The only surprise is that it took me this long to seriously injure myself. I haven't kept a tally of the number of times I've filed a chain but it would have to be well into the 10's of thousands. Over that time I've had hundreds of nicks and scratches, but never a serious cut. Gloves will be mandatory for hand sharpening for me from now on.

Shaun


----------



## RandyMac (Nov 27, 2011)

I've been there too Shaun. Took six stitches on the bird finger knuckle, lost at sliver of cartilage to boot.
A week after I pulled the stitches, I got a cut that connected the ends of the first cut. The hell of it is, I was wearing gloves, but they were White Ox with canvas backs. I went to all leather for filing after that.
I also took to sharpening the bits close to the body of the saw, when the filed skipped over, I only banged knuckles on alloy or risked impalement on the spikes. Chain cuts are wicked.


----------



## treemandan (Nov 27, 2011)

It seems like the Pferd brand/type of sharpener affords a little bit more of a sheild than a round file alone. 
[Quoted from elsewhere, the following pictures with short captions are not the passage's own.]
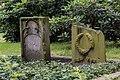 Haltern am See, Jüdischer Friedhof -- 2016 -- 3440.jpg
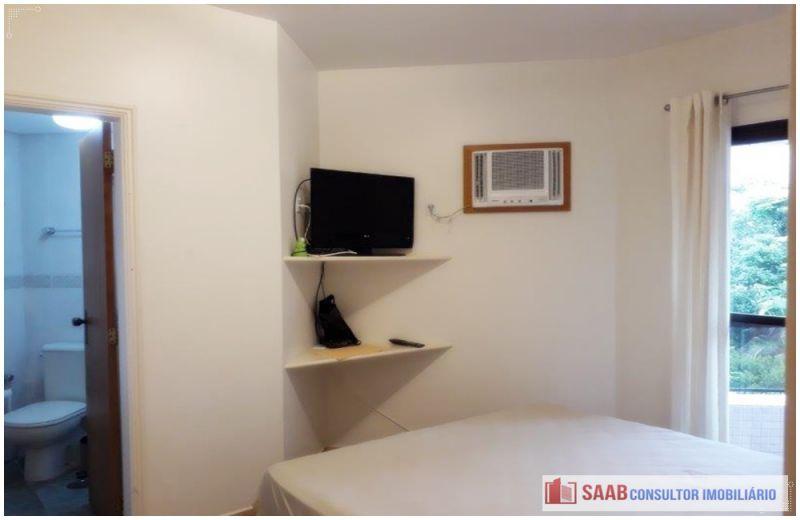 Apartamento à venda RIVIERA DE SÃO LOURENÇO - 2019.03.23-22.14.06-1.jpg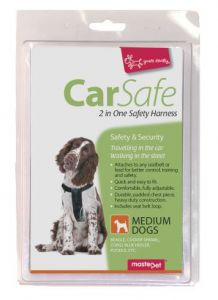 2 IN ONE SAFETY HARNESS MEDIUM DOG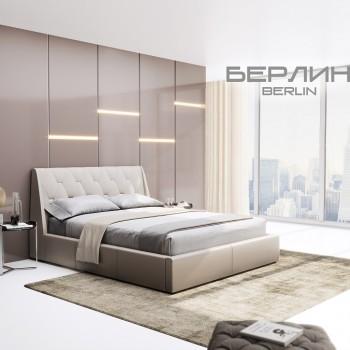 Кровать Берлин 4 Люкс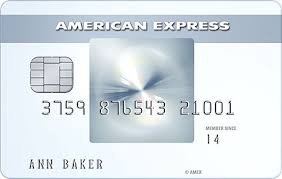Manufactured Spending And Abuse Killed AMEX Offers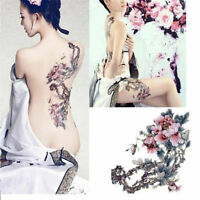 New Large Removable Stickers Body Temporary Tattoos Waterproof -- Flower Tree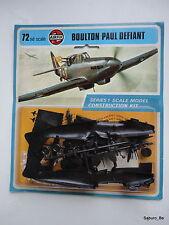 AIRFIX 1/72 BOULTON PAUL DEFIANT  01031-7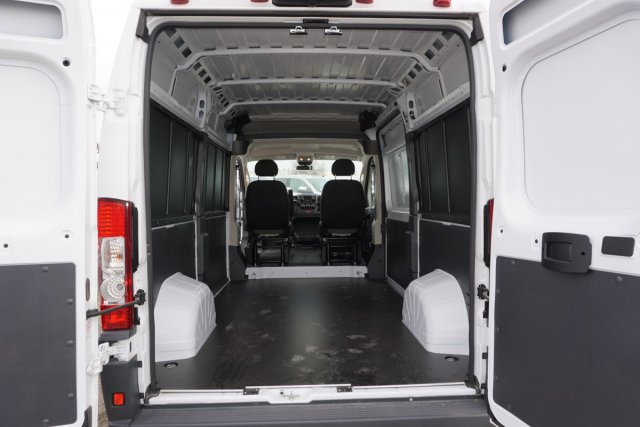 2018 ProMaster 1500 High Roof FWD,  Empty Cargo Van #53856D - photo 1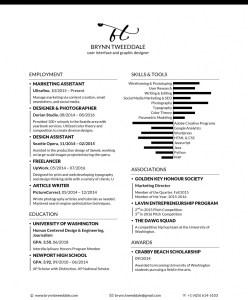 Brynn Tweeddale Resume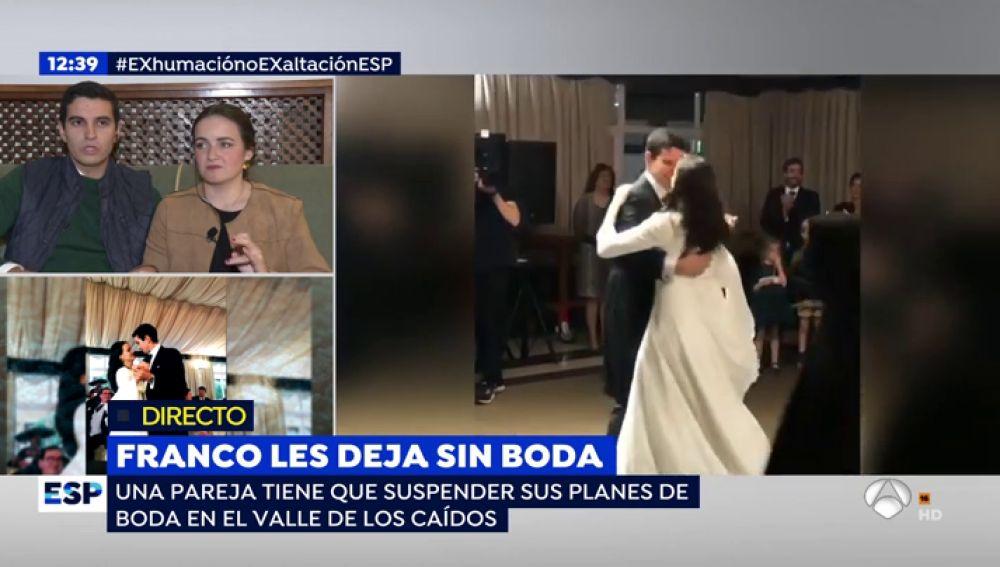 Franco les deja sin boda.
Nasty bit of fortune. I hope you'll be allright.


----------



## ray benson (Nov 27, 2011)

Seems when I forget to put on the gloves to sharpen - the file slips. Many cuts through the years, luckily none needing stitches.


----------



## Philbert (Nov 27, 2011)

I think that Baileys used to sell a 'safety' (safe-tee?) file handle to protect your hand somewhat. Never tried it. Don't know if it was clumsy to use, etc.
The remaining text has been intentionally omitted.